There was a time when everyone seemed to be so busy. Maybe you too are living in an ever-present maelstrom of chatter and distraction, trying to keep up with one immovable thing after another.
It’s easy to get caught up in this fast pace. But try as you might, you simply cannot keep up in today’s environment. Too much noise and distraction clogs your mind, impairing your ability to do a few simple tasks – like, say, stop being distracted by everything around you and focus on what really matters.
It’s hard to get control of time, your energy, and your ability to focus. Resolutions like “I’m going to get everything done by the end of the day” simply do not work. Saying “I’m going to get everything done in one weekend” is a better suggestion.
And “I’m going to set up checklists, manage my to-do list…” is pretty much the same as “I’m going to take a few minutes every day to just do one thing.”
The trick to a good flow is to get into it.
Which brings us to what I like to call the 24-hour flow, a sound, uninterrupted rhythm of thinking, doing, and processing. In order to achieve flow, you must first get into a regular rhythm: During the day, spend most of your time not doing something, choosing to rest and regain the mental energy you need for action the next day. This isn’t so much about being idle as it is about slowing down and taking a break.

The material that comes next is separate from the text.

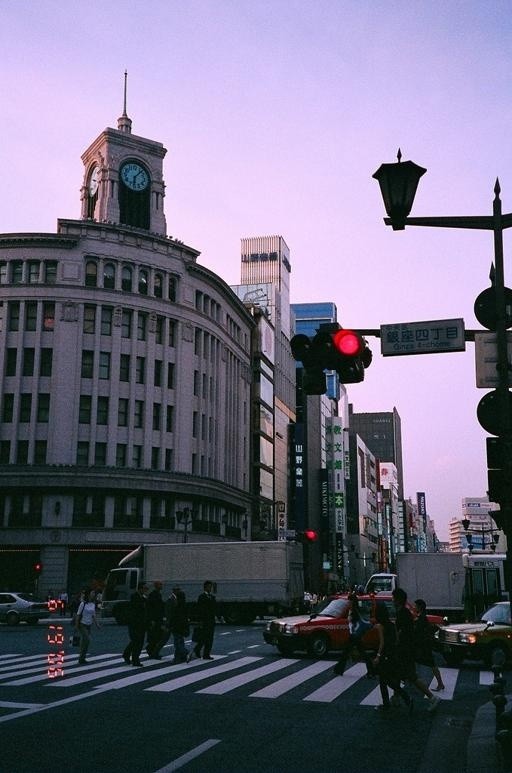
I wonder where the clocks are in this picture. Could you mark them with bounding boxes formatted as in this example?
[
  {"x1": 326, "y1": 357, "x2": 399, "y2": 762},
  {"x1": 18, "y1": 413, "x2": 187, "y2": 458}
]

And the rest you do must become a constant part of your everyday life. On the weekend, for example, you might take a long walk. It doesn’t matter whether it’s a hot or freezing morning. You can sit quietly and contemplate the world around you. And whenever you feel like it, you can dive back into work without much preparation, simply being in the flow.
Is this advice from a book? No. You can already practice this every day. The key is to get into a fast, consistent flow. From a flow perspective, everything that gets into your head, to your heart, and to your muscles is nourishing. It’s only in flow that we can actually do our best thinking.

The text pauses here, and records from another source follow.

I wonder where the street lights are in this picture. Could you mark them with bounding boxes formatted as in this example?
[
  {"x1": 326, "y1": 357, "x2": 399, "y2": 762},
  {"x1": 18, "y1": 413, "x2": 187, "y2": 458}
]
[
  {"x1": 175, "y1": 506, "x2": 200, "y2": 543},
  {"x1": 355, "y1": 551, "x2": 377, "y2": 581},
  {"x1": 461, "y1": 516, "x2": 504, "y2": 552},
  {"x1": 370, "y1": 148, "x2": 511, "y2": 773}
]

There are three core habits that jump-start flow:
Commit to do something positive with your time every day. Get your act together and adjust your workflow to become flow-friendly. Before you left on vacation, you already bought some books and a lot of in-flight movies. Be sure to read them while you’re on vacation. If you like them, consider an entire vacation trip based on them.
Taste and experience new things. You can do this in several ways. For example, catch some sunrise at sunrise. Be amazed at the beauty of the world. Feed yourself a big bowl of pistachio mousse cake while you watch it fall down in a manner reminiscent of cascading waterfalls.

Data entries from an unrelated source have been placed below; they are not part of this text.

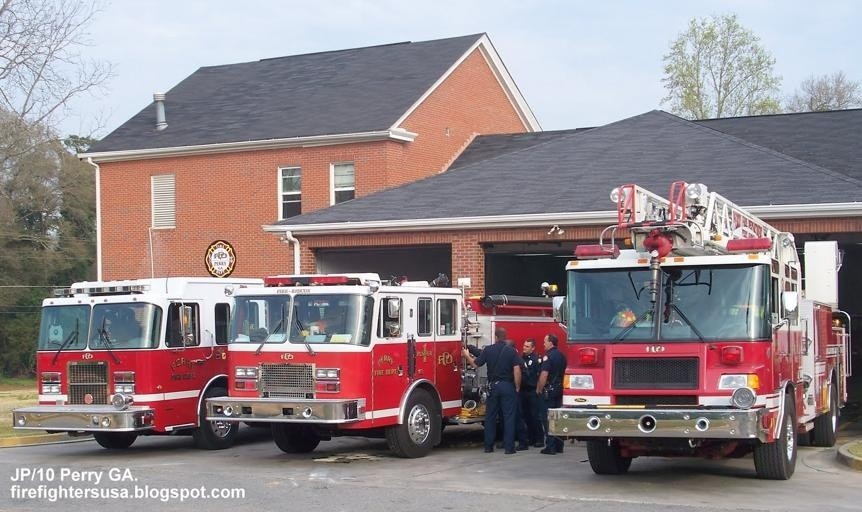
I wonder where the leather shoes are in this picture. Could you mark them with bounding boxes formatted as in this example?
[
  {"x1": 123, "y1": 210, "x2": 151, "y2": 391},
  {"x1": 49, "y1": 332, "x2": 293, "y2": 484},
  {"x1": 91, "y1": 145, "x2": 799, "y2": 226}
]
[{"x1": 485, "y1": 442, "x2": 563, "y2": 454}]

Bring your senses into the workspace. One way to get into flow is to practise focusing your attention on the objects around you. This might be eating something that’s scrumptious, or smelling something great. Or even just mindlessly thinking about a sentence that comes to mind.
It’s all about exposure. Enjoy your time with the people around you, the places and things you visit. Create your own schedule, not just rigidly stick to someone else’s, so you know what you should be thinking about in any given moment.
We all know what it’s like to get stuck in one particular flow – like trying to organize a box of dirty clothes when you’re stuck in the middle of an energetic meeting with someone you don’t particularly like or spend a lot of time with on a daily basis. And it’s possible to pull out of it again if you’re fortunate enough to have support from those around you.
So this isn’t about getting into a good rut of forever being productive. This is about getting into a comfortable flow of just doing the things that matter to you. Your mind will let you know if you’re in a flow. Try it. After a while, you will start noticing the details around you, more calmly and completely.